Sunday , November 29 2020

Rejection of the emergency plan is unlikely to allay foreign investors’ concerns, CGS-CIMB says

KUALA LUMPUR (October 26): CGS-CIMB Research said Yang di-Pertuan Agong Al-Sultan Abdullah’s decision Ri’ayatuddin Al-Mustafa Billah Shah rejects the government’s request for urgent forces to combat the Covid-19 pandemic is a significant relief to the market and may lead to a reduction in political noise in the near future, unlikely to alleviate the concerns of foreign investors.

CGS-CIMB analyst Ivy Ng Lee Fang said in a strategy statement today that foreign investors were net sellers of Malaysian shares for most of this year due to political uncertainty and weak corporate performance.

According to him, this was offset by net purchases by local establishments and local retailers.

Ng added that the royal decision would likely prevent large sales in the market due to concerns about the negative impact of the emergency regulation on the economy and corporate income.

He said the king had repeated his reminder to all politicians to put an end to all political forms that could disrupt the country’s rule.

“The King’s advice to Members of Parliament (Members) not to pursue any irresponsible actions that could undermine the stability of the current administration could silence political noise in the near future, while his reminder of the importance of the 2021 budget is to leave Parliament to reduce the budget to vote for insufficient support.

“Overall, this is a more favorable outcome for the Malaysian stock market than the emergency regulation, but due to the prevailing political uncertainty, it may not be enough to reverse the net sales of foreign investors,” he said.

Ng maintained its FBM KLCI target of 1,520 points by the end of 2020.

Highlights include Malaysian Pacific Industries Bhd (MPI), Public Bank Bhd and Tenaga Nasional Bhd (TNB).

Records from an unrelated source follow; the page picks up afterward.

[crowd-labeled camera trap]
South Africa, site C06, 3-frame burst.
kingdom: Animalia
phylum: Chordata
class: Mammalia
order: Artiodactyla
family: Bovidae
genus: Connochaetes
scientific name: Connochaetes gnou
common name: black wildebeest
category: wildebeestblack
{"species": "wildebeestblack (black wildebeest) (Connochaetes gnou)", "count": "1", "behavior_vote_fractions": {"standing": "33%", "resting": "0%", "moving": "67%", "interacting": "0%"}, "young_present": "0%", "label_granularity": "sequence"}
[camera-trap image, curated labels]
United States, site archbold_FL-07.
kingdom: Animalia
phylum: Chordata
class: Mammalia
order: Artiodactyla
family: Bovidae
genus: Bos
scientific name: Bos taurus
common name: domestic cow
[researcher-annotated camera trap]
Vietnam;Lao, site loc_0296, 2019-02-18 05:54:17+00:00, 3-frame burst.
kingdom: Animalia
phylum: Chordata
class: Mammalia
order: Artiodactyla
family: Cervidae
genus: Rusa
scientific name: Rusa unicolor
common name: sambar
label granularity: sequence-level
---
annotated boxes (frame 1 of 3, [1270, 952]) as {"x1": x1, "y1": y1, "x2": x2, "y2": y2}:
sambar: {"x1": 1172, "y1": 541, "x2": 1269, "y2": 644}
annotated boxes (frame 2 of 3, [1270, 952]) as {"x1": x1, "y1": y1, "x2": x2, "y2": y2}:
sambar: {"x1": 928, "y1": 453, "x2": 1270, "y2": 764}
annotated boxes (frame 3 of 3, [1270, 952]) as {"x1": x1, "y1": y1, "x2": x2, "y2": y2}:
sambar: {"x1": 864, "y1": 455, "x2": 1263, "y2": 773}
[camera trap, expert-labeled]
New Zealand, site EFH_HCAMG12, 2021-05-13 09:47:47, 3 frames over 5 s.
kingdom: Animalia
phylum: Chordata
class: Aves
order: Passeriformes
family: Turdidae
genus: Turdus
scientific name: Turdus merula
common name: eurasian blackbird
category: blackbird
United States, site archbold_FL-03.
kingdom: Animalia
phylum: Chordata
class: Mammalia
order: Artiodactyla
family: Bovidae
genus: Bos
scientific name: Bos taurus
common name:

“We like MPI’s strategy to invest in new technologies such as silicon carbide and radio frequency testing for 5G network infrastructure and electric vehicles.

“We also see MPI as a growing demand for local semiconductor service providers in China after the U.S.-China trade war.

Ng said the public bank is CGS-CIMB’s best choice among Malaysian banks because the research center believes the bank is the most defensive against the credit risk posed by the Covid-19 outbreak.

“Its guidance on a 20-25 basis point (bps) credit cost percentage for FY20 (for the fiscal year ended December 31, 2020) is the lowest in the sector,” he said.

With regard to TNB, Ng said it was positive for the beneficial giant, given the expected lower regulatory risk and its supportive dividend yield of around 4% projected for FY20.

“The group predicts better performance and higher regulated earnings of joint ventures (associates) / associates based on a higher allowable regulated asset in 2020,” he said.